Strike Action Hurts Goldfields

Goldfields Ghana Limited could lose about $6 million a day as its workers continue their strike action.

3,000 workers, who began an industrial action Tuesday over what they described as unfair working conditions and the dismissal of a senior Ghanaian official, have called for a review of how profits are shared among employees.

According to General Secretary of the Mine Workers Union, Prince William Ankrah, the workers have been compelled to continue with the action because management has not shown any convincing response.

He added that Goldfields will face the consequences if allows the situation to continue unresolved.

Already, the action has resulted in the suspension of operations at the company’s Damang and Tarkwa mines.

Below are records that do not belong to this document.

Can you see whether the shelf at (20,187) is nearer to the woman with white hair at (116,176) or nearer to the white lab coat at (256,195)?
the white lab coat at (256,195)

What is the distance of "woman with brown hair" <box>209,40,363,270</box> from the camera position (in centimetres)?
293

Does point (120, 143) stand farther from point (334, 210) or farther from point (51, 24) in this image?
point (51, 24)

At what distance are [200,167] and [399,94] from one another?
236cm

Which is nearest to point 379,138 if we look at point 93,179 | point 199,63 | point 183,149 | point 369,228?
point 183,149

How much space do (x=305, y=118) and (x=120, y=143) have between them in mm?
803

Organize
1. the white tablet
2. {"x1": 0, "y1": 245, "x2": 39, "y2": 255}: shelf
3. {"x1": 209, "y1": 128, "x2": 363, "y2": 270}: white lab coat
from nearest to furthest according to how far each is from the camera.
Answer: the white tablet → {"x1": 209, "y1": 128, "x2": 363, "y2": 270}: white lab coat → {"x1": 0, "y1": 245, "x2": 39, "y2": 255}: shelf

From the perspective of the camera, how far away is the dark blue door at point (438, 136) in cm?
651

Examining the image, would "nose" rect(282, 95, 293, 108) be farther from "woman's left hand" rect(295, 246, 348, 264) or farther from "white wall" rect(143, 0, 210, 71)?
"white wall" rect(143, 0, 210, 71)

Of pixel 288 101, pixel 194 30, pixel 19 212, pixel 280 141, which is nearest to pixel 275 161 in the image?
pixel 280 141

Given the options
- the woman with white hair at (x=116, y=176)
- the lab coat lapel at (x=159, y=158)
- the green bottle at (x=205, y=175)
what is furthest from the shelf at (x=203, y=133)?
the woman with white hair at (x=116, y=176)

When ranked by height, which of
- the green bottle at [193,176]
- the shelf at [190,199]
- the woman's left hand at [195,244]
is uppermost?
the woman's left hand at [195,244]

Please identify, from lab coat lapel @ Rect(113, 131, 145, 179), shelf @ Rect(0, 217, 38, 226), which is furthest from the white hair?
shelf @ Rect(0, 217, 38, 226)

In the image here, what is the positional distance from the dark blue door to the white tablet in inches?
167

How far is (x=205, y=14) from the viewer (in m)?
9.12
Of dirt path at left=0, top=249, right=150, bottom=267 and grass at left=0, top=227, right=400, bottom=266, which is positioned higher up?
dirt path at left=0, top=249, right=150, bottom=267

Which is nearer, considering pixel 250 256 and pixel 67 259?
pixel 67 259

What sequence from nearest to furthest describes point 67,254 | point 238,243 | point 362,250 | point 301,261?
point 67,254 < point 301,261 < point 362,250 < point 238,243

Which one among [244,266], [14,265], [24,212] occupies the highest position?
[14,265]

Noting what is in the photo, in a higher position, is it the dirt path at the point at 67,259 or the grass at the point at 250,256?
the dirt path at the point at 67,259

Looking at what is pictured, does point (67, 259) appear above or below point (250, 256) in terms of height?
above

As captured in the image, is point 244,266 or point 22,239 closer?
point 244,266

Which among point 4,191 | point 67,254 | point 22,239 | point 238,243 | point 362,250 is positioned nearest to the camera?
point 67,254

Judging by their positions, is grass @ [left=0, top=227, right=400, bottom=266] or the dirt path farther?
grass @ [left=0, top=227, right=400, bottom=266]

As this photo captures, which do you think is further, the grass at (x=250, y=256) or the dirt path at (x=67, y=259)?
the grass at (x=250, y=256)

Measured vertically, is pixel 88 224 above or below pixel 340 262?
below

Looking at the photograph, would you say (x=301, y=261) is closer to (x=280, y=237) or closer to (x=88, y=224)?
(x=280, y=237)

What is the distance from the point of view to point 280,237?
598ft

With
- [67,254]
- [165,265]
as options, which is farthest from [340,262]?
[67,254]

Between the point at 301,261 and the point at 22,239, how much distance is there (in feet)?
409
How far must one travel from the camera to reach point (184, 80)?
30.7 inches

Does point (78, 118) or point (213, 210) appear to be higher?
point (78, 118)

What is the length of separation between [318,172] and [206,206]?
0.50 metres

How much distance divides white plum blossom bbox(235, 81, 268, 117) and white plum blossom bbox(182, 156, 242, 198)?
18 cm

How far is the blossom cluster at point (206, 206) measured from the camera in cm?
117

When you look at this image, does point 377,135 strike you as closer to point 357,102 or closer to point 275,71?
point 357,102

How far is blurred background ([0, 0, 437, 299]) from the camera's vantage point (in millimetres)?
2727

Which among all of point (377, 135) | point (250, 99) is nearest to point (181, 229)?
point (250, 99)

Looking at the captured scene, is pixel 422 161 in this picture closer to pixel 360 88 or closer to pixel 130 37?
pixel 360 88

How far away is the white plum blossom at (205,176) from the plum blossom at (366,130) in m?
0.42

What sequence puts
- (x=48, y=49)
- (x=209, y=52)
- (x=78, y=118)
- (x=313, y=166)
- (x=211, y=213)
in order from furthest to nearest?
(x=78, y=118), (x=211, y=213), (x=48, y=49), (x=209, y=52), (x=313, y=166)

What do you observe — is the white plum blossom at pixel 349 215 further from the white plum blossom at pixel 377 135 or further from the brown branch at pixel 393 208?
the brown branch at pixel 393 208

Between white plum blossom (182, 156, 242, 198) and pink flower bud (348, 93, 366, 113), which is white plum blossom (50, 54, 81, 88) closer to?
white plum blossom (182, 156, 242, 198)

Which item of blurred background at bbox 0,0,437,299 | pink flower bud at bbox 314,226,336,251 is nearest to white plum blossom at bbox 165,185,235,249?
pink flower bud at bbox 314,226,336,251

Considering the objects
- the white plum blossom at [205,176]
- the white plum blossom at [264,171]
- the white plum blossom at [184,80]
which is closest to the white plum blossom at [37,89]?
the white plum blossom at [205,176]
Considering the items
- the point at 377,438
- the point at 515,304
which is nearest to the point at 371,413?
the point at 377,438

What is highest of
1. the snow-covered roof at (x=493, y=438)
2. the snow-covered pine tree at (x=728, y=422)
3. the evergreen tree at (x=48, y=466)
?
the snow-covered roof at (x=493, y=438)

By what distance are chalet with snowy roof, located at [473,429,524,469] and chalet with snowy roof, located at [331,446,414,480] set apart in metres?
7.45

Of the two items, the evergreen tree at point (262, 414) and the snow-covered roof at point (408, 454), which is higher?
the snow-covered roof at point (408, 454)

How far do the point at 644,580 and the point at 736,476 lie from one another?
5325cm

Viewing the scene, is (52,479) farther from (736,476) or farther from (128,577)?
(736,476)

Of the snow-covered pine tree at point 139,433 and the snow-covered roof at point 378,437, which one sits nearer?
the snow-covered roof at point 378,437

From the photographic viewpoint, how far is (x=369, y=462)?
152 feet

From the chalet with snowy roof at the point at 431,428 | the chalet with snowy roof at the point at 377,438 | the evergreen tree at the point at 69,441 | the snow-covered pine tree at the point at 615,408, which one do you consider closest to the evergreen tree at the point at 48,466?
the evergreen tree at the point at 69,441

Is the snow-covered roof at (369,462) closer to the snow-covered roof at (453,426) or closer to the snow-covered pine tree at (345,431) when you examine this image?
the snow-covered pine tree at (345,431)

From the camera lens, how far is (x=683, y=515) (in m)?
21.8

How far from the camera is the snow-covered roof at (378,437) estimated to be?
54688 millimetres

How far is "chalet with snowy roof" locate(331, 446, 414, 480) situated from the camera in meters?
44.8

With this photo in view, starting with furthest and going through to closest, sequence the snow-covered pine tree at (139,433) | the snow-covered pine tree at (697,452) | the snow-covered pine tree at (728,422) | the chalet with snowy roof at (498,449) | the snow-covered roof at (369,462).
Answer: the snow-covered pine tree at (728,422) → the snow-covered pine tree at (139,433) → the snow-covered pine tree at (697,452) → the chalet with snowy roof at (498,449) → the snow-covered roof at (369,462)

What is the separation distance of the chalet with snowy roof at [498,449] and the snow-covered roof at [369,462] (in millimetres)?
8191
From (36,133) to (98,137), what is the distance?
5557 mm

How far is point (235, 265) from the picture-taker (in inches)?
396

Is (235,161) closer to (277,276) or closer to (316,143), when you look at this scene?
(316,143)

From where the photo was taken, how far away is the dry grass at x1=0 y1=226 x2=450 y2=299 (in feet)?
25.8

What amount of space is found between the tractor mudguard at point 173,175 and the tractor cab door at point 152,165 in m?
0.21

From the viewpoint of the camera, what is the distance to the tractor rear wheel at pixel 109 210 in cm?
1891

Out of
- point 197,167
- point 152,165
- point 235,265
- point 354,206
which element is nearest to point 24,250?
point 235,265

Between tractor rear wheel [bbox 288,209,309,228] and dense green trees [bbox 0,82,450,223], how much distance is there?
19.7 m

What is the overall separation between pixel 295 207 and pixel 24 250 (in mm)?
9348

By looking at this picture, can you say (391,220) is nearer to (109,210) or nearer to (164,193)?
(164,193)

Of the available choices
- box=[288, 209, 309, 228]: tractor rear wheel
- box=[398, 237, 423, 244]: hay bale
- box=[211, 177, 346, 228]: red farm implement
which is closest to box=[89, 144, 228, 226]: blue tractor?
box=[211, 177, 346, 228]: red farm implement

Likely to be grossly affected by the action is Government revenues since Goldfields, over the years, have been the biggest taxpayer to the State. Goldfields Ghana currently contributes about 40 percent of gold output.

Meanwhile, the Ghana Chamber of Mines says it is intervening to ensure that an amicable settlement evolves.

Dr Tony Aubynn told newsmen in Accra that he expected the company’s management and employees to resolve the issue as soon as practicable, adding that the root of the conflict must be made known.

Today, the Vice President of Goldfields Ghana Limited is expected to meet the miners on in a bid to settle the striking workers’ demands.

The workers, among other things, are demanding an unconditional re-instatement of the senior Ghanaian official who was dismissed after an internal disciplinary procedure.

They further noted they were dissatisfied with some management structures and also the alleged discrimination between expatriate and Ghanaian.

The company described the strike action as unlawful.

Yesterday, management of Goldfields warned that the action by the workers could expose workers to the no-work, no-pay rule, adding they might face possible dismissal.